# Notebook 06: Reward Modeling

## Learning Objectives
- Build a reward model from scratch using Bradley-Terry
- Understand PRM vs ORM
- Train on preference data
- Evaluate reward model quality

## Theory

A reward model $R_\phi(x, y) \in \mathbb{R}$ scores response quality.

**Bradley-Terry loss:**
$$\mathcal{L}_{\text{RM}} = -\log \sigma(R_\phi(x, y_w) - R_\phi(x, y_l))$$

Architecture: transformer backbone + linear scalar head.

**PRM vs ORM:**
- ORM: single reward at end of sequence
- PRM: reward per reasoning step (Lightman et al., 2023)

In [None]:
# !pip install torch transformers tqdm

In [None]:
import sys
sys.path.insert(0, '..')
import torch
import torch.nn.functional as F
import matplotlib.pyplot as plt
print('Ready!')

## Step 1: Understand the Bradley-Terry Loss

In [None]:
from src.training.reward_model import bradley_terry_loss

# Synthetic demo
reward_chosen   = torch.tensor([2.0, 1.5, 2.5, 1.0])
reward_rejected = torch.tensor([0.5, 0.3, 1.0, 0.8])
loss = bradley_terry_loss(reward_chosen, reward_rejected)
print(f'Reward chosen:   {reward_chosen.tolist()}')
print(f'Reward rejected: {reward_rejected.tolist()}')
print(f'BT Loss: {loss.item():.4f}')
print(f'Accuracy (chosen > rejected): {(reward_chosen > reward_rejected).float().mean():.2%}')

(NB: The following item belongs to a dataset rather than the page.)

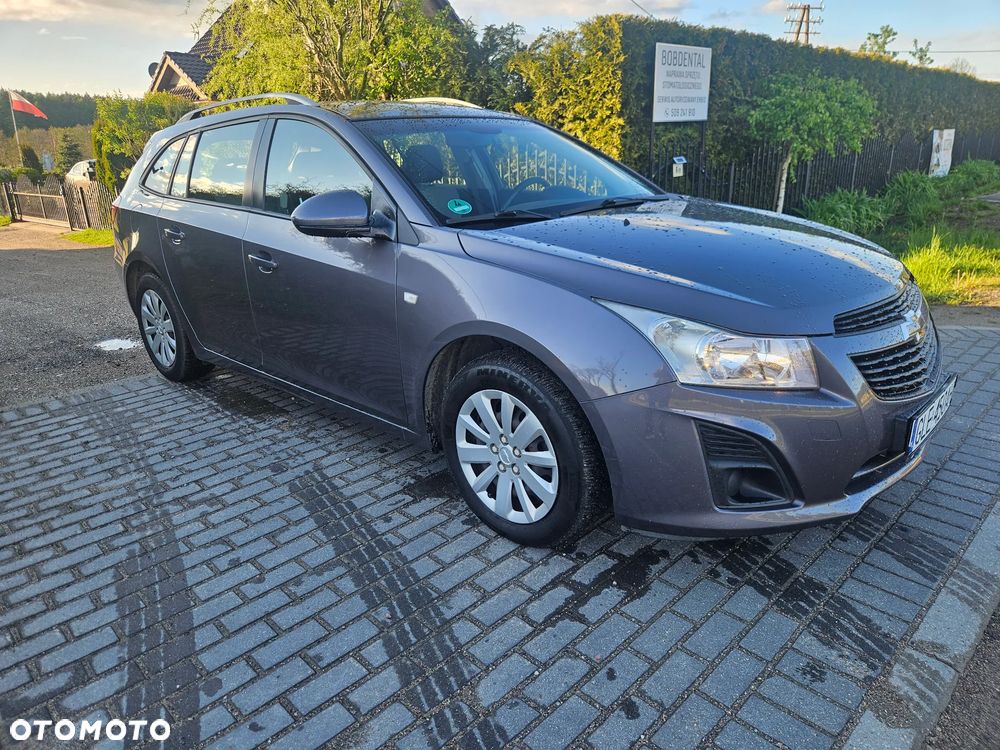 Chevrolet Cruze - 1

## Step 2: Process Reward Model (Step-Level Signals)

In [None]:
from src.credit_assignment.process_reward import StepRewardModel, assign_step_rewards

solution = ('Step 1: The store starts with 45 apples.\n'
            'Step 2: It sells 18 apples. So 45 - 18 = 27.\n'
            'Step 3: The remaining count is 27.\nThe answer is: 27')

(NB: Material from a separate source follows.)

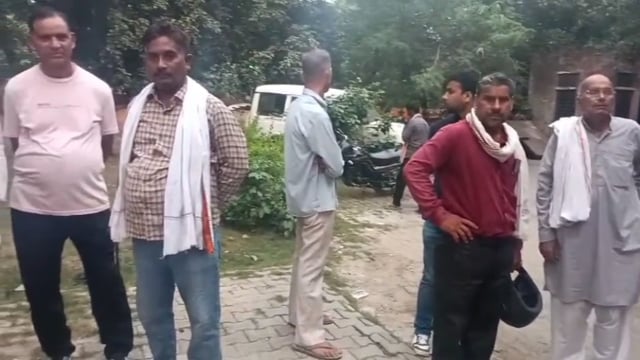 बीएसएफ के जवान की करंट लगने से हुई दर्दनाक मौत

prm = StepRewardModel(use_heuristic=True)
scored = prm.score_solution(solution, ground_truth=27.0)
print('PRM Step-Level Scores:')
for step, reward in scored:
    print(f'  [{reward:.2f}] {step[:60]}')

print('\nInterpolated rewards (outcome=1.0, decay=0.9):')
for step, reward in assign_step_rewards(solution, outcome_reward=1.0):
    print(f'  [{reward:.3f}] {step[:60]}')

## Step 3: Visualize PRM vs ORM

In [None]:
import numpy as np
fig, (ax1, ax2) = plt.subplots(1, 2, figsize=(12, 4))

# ORM: single signal at end
steps = [1, 2, 3, 4, 5]
orm_signal = [0, 0, 0, 0, 1]
prs_signal  = [0.59, 0.66, 0.73, 0.81, 1.0]
ax1.bar(steps, orm_signal, color='steelblue', alpha=0.7, label='ORM')
ax1.set_title('ORM: Single Terminal Reward')
ax1.set_xlabel('Step'); ax1.set_ylabel('Reward'); ax1.legend()
ax2.bar(steps, prs_signal, color='green', alpha=0.7, label='PRM')
ax2.set_title('PRM: Per-Step Reward')
ax2.set_xlabel('Step'); ax2.set_ylabel('Reward'); ax2.legend()
plt.suptitle('ORM vs PRM Signal Density', fontsize=13)
plt.tight_layout(); plt.show()

---

## Exercises

1. **Bradley-Terry demo:** Show that BT loss approaches 0 as reward gap grows
2. **PRM interpolation:** Try decay=0.5, 0.8, 0.9, 1.0. How does it affect step signals?
3. **Wrong solution:** Score a wrong solution with PRM. Where does it first diverge?
4. **Extension:** Implement a neural PRM backbone using distilgpt2
5. **Calibration:** How do you know if a reward model is well-calibrated?